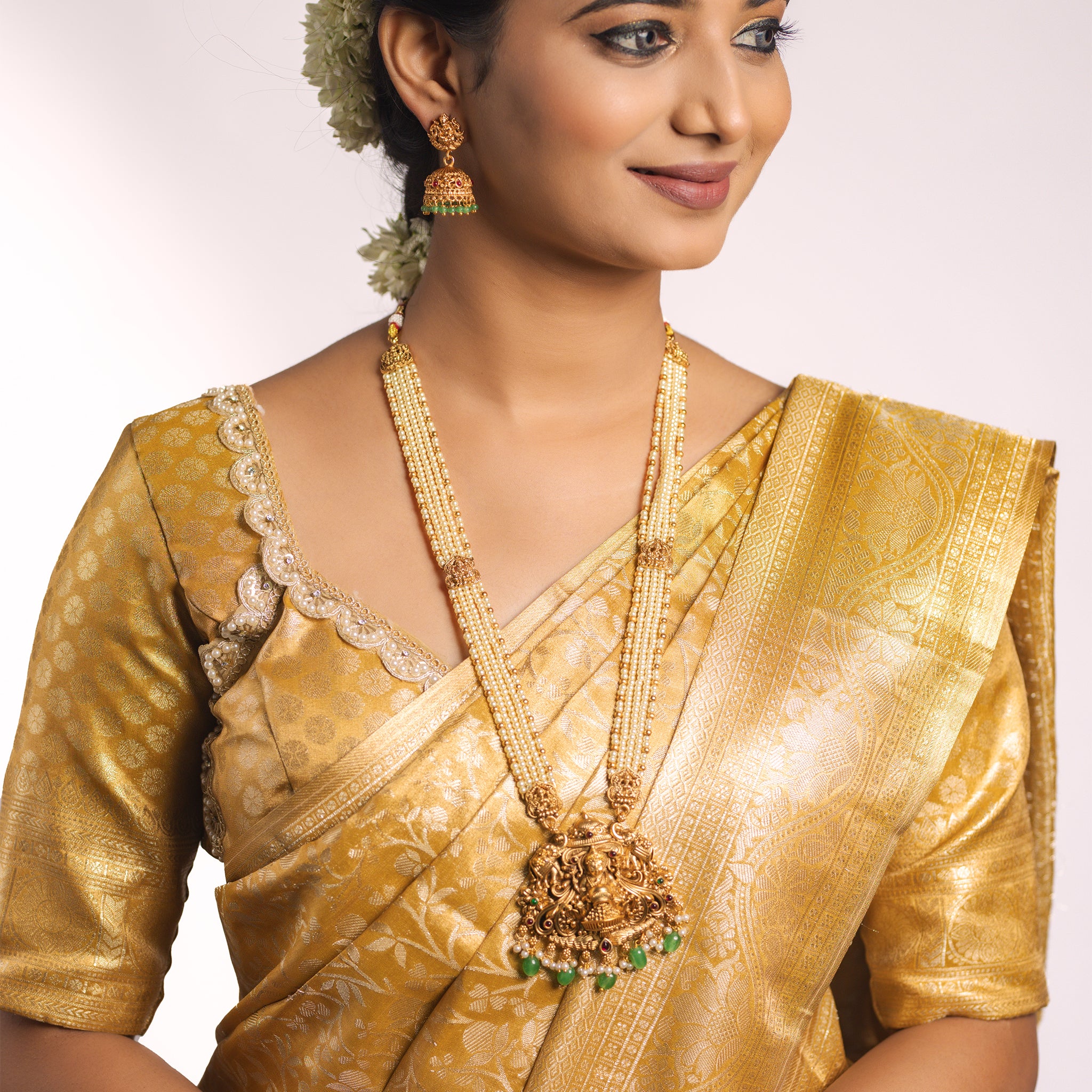 Woman wearing a gold saree with Off white temple jewelry Lakshmi on a plain background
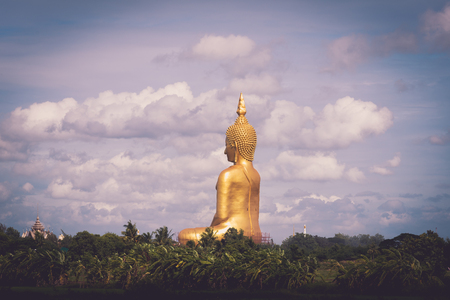 Scenery of Rice field and Big Golden Buddha statue at Wat Muang Temple landmark of angthong province, Thailandの写真素材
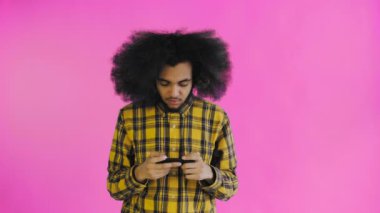Afro-Amerikalı adam mor arka planda Smartphone 'da oyun oynuyor. Duyguların kavramı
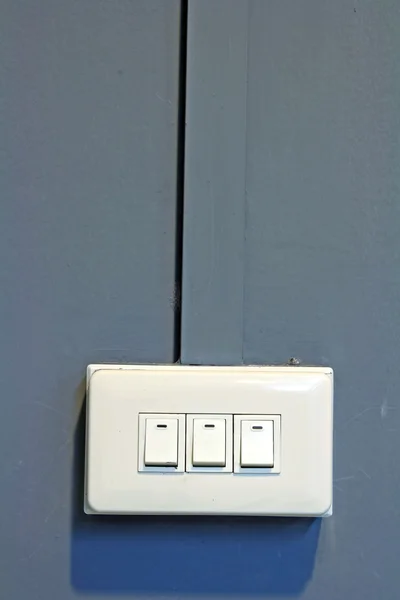 Tripple interrupteur lumineux sur le mur gris — Photo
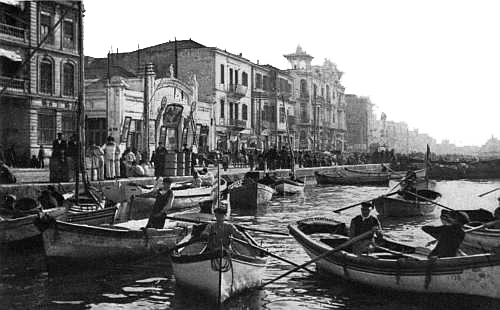 “On one side of the quay, a moving-picture palace, ... on
the other a boat unloading fish.”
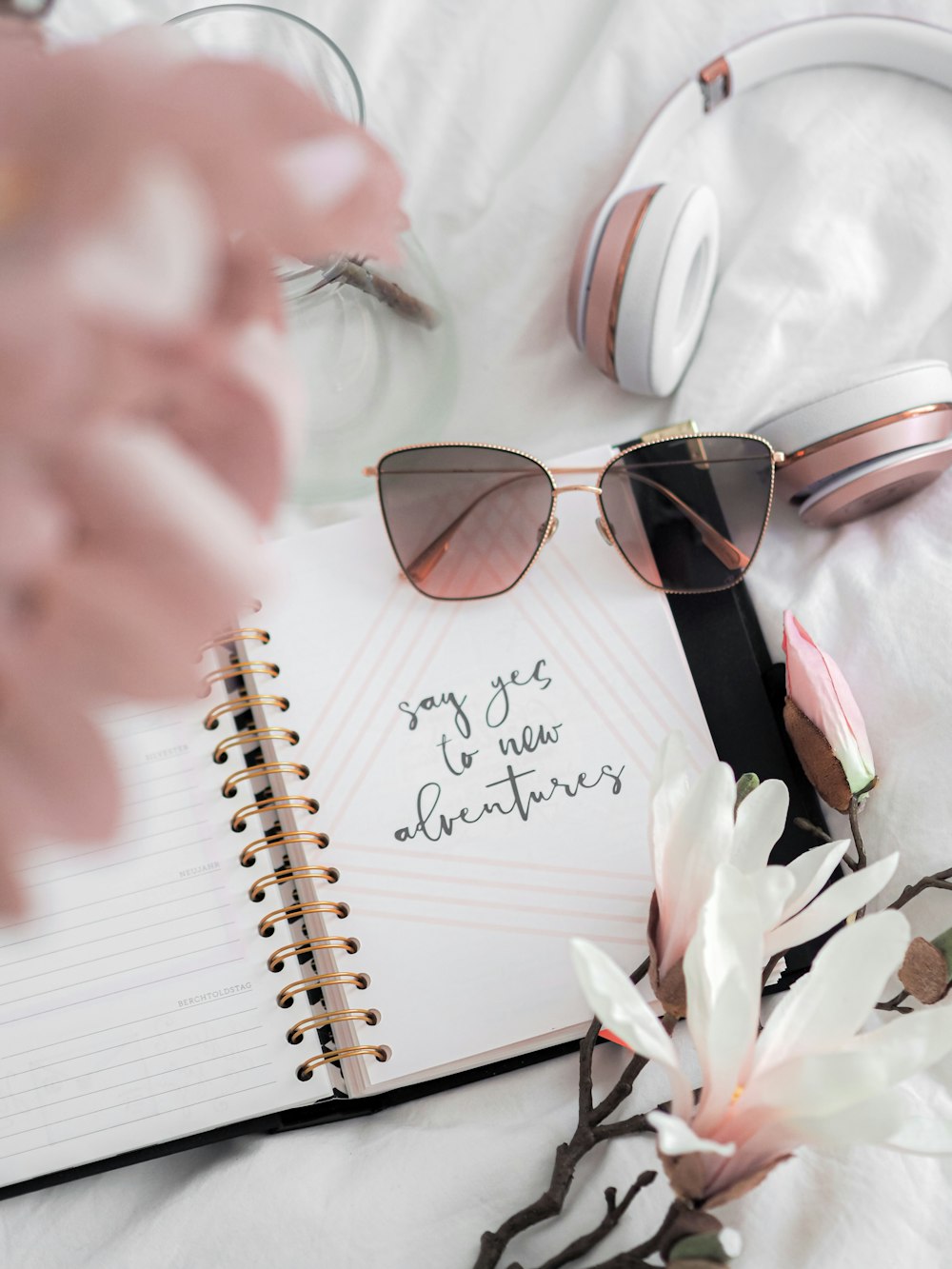 gold framed aviator style sunglasses on white ruled paper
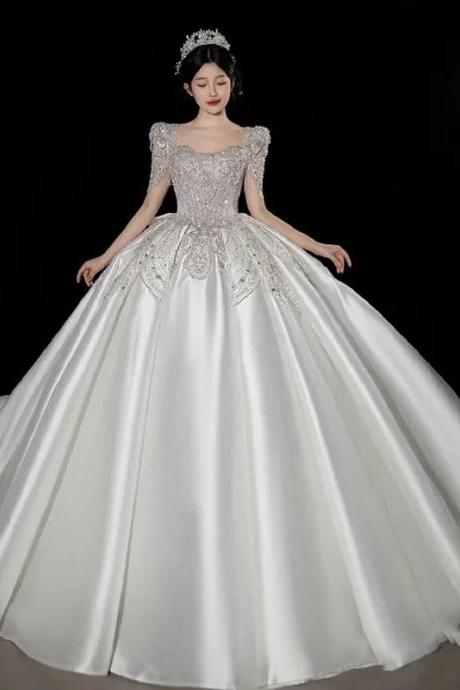 Elegant Off-shoulder Satin Bridal Gown With Beading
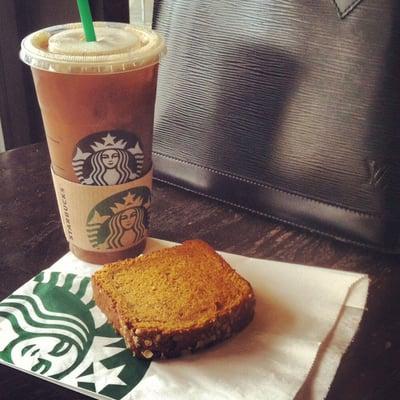 Warmed pumpkin bread and iced coffee.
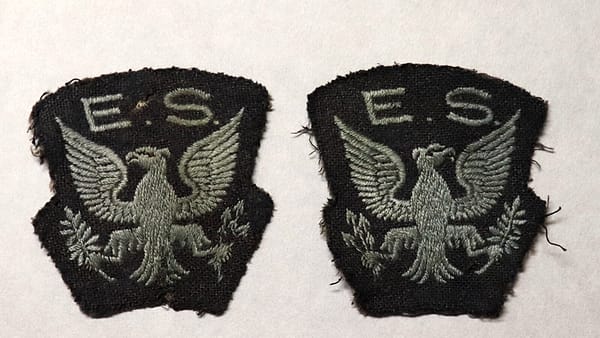 A plain navy uniform shirt on a hanger with an unbranded shoulder patch and empty epaulettes against a locker door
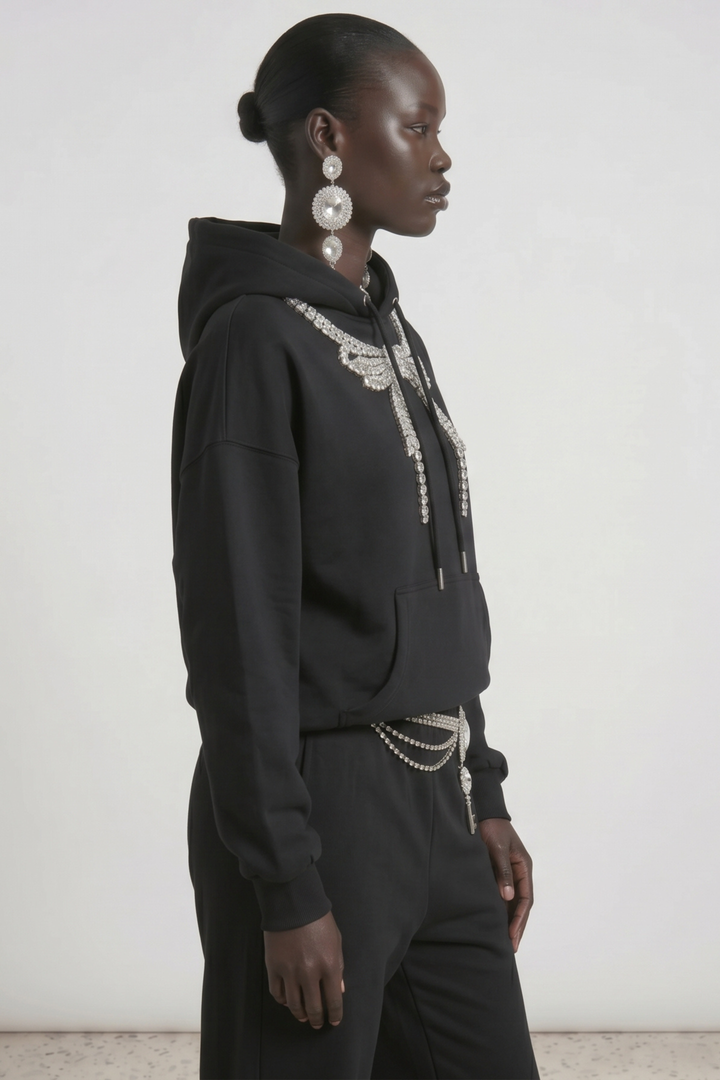 Black pullover hoodie with embellished wing detail, hood, drawstrings and front pouch pocket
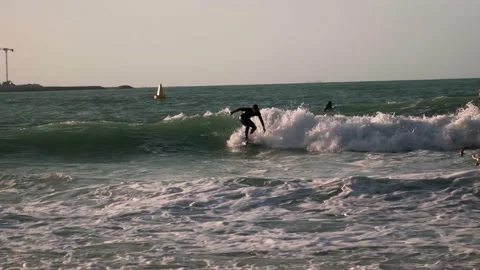 A guy rides the waves, a man trains to surf Stock Footage 235934296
------------------------------------------------------------
Job item: Copy the text of all twelve items above word for word, omitting the pictures.

Exercise result:
 Woman wearing a gold saree with Off white temple jewelry Lakshmi on a plain background
 Scenery of Rice field and Big Golden Buddha statue at Wat Muang Temple landmark of angthong province, Thailandの写真素材
Afro-Amerikalı adam mor arka planda Smartphone 'da oyun oynuyor. Duyguların kavramı
 Tripple interrupteur lumineux sur le mur gris — Photo
 “On one side of the quay, a moving-picture palace, ... on
the other a boat unloading fish.”
 gold framed aviator style sunglasses on white ruled paper
 Elegant Off-shoulder Satin Bridal Gown With Beading
 Warmed pumpkin bread and iced coffee.
 A plain navy uniform shirt on a hanger with an unbranded shoulder patch and empty epaulettes against a locker door
 Black pullover hoodie with embellished wing detail, hood, drawstrings and front pouch pocket
 A guy rides the waves, a man trains to surf Stock Footage 235934296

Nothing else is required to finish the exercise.